• GIVEN PROBLEM: Count the lines below that contain the word "long". Reply with the number alone.

*** PROVIDED RECORDS ***

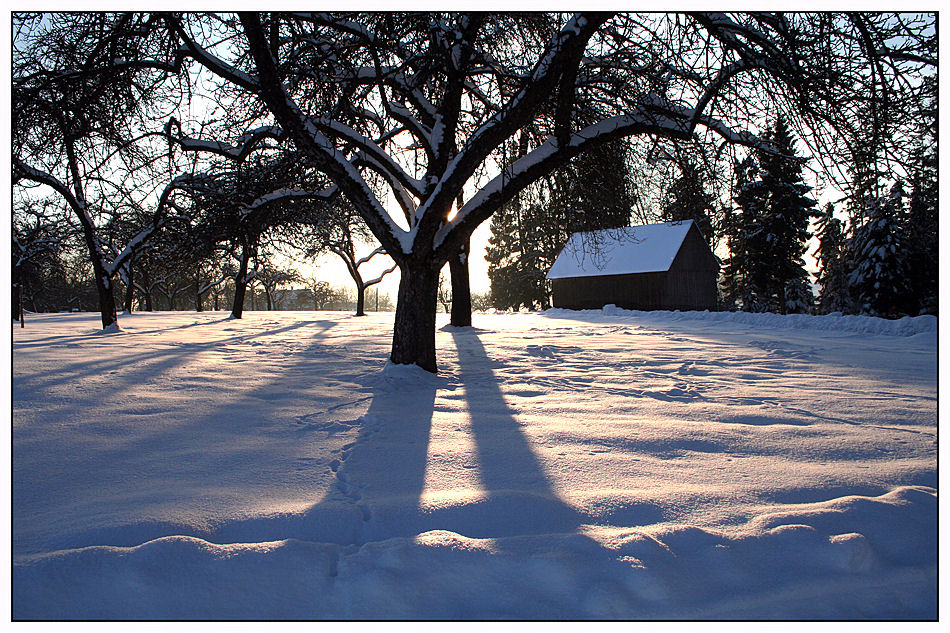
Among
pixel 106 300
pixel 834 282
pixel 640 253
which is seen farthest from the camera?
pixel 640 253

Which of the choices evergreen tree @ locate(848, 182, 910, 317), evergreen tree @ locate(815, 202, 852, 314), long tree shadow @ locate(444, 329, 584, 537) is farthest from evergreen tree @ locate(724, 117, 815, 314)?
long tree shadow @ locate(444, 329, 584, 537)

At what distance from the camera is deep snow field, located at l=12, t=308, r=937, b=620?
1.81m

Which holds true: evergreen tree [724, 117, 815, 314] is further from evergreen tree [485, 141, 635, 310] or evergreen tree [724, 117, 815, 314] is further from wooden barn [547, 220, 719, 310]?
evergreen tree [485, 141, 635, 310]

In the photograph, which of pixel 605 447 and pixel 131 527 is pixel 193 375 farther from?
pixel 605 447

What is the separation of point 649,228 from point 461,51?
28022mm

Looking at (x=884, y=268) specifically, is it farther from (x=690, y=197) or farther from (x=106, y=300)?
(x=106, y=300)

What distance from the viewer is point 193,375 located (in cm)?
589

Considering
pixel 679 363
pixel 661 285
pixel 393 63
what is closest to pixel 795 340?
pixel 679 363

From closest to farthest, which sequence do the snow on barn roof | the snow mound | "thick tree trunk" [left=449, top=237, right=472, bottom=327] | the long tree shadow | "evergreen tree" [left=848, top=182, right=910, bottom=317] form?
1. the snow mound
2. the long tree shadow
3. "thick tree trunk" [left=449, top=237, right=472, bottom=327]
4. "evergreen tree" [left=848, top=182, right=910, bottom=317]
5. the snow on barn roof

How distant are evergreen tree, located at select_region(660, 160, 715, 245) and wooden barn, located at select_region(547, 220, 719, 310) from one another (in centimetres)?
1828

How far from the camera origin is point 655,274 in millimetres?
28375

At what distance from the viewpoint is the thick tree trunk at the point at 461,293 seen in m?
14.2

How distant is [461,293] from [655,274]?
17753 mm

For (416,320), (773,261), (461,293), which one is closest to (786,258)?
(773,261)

***
*** PROVIDED RECORDS ***

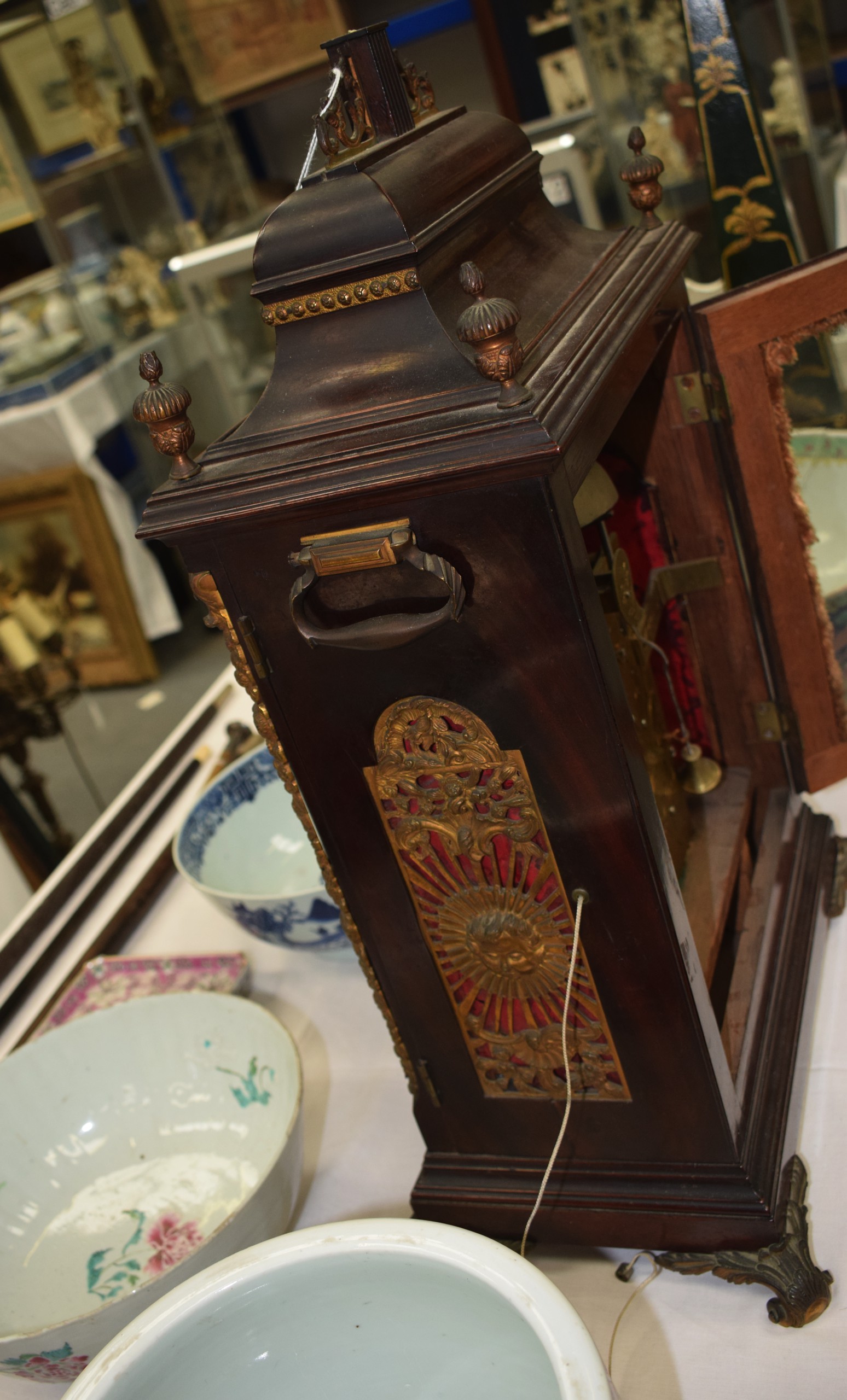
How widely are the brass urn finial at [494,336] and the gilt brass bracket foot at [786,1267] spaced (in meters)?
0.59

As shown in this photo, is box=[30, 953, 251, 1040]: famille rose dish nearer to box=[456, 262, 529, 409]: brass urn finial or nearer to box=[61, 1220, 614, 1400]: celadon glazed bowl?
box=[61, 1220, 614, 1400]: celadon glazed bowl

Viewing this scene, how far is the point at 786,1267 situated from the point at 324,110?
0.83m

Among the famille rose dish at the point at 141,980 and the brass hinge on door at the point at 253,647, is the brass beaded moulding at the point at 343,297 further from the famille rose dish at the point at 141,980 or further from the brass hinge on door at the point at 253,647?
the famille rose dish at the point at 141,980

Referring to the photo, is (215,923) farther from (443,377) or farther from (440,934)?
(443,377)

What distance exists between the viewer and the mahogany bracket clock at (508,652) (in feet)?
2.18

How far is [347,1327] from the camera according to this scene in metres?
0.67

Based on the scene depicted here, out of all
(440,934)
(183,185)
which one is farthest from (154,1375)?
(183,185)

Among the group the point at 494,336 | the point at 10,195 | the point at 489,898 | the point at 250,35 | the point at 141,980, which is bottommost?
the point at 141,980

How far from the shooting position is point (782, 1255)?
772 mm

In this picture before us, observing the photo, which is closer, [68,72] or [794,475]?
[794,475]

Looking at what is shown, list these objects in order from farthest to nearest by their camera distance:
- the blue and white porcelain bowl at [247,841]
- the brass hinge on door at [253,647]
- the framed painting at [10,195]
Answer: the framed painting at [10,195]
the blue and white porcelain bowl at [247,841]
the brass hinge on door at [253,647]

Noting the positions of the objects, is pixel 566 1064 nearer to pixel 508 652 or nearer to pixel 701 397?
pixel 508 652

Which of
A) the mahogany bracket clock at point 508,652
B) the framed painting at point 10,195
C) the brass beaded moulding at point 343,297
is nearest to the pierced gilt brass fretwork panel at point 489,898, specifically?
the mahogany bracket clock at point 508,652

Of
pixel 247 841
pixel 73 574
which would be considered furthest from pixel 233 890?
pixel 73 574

***
*** PROVIDED RECORDS ***

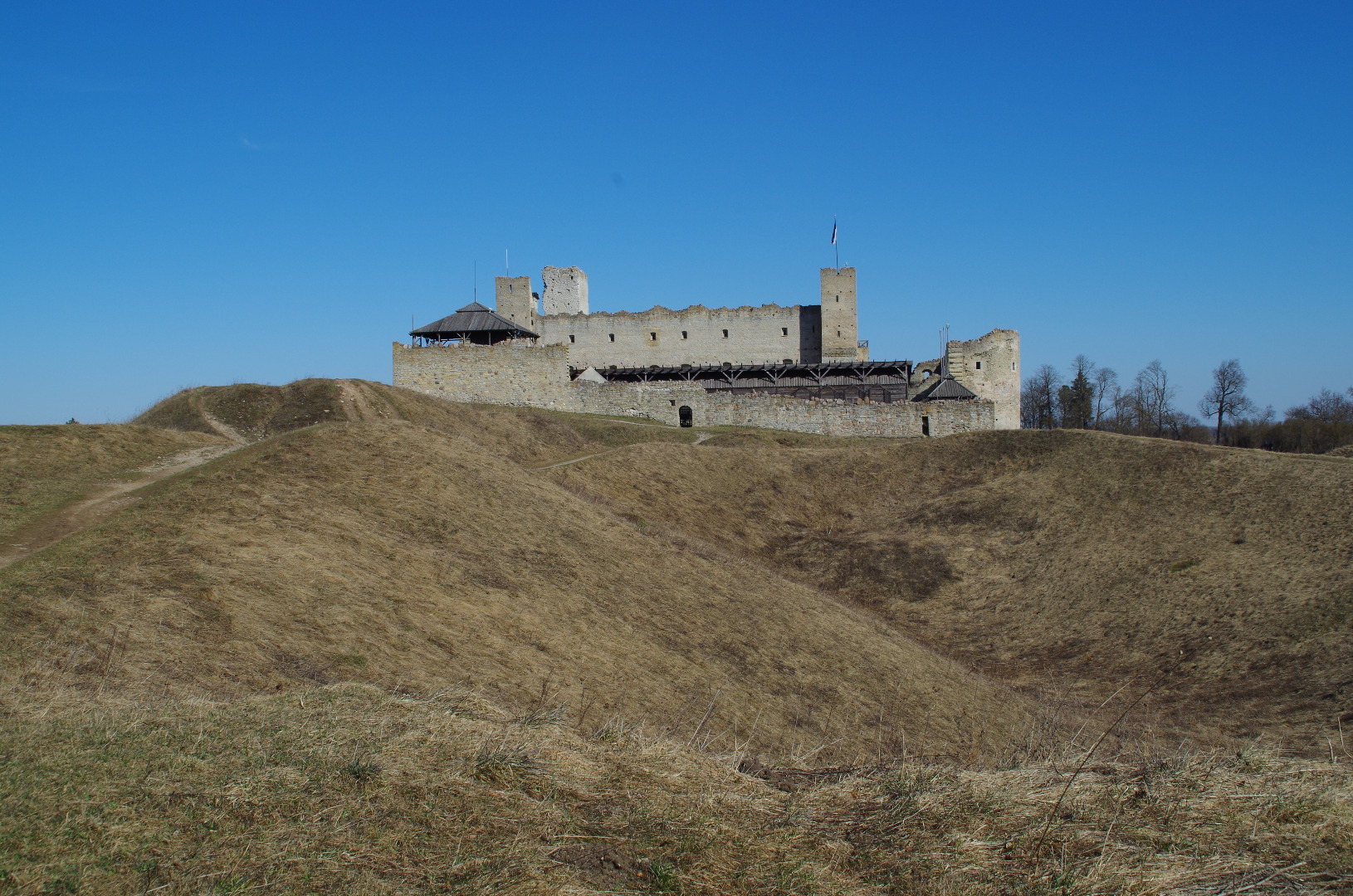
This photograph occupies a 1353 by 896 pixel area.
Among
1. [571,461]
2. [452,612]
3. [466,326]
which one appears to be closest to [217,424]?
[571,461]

***

• THE RESULT: 4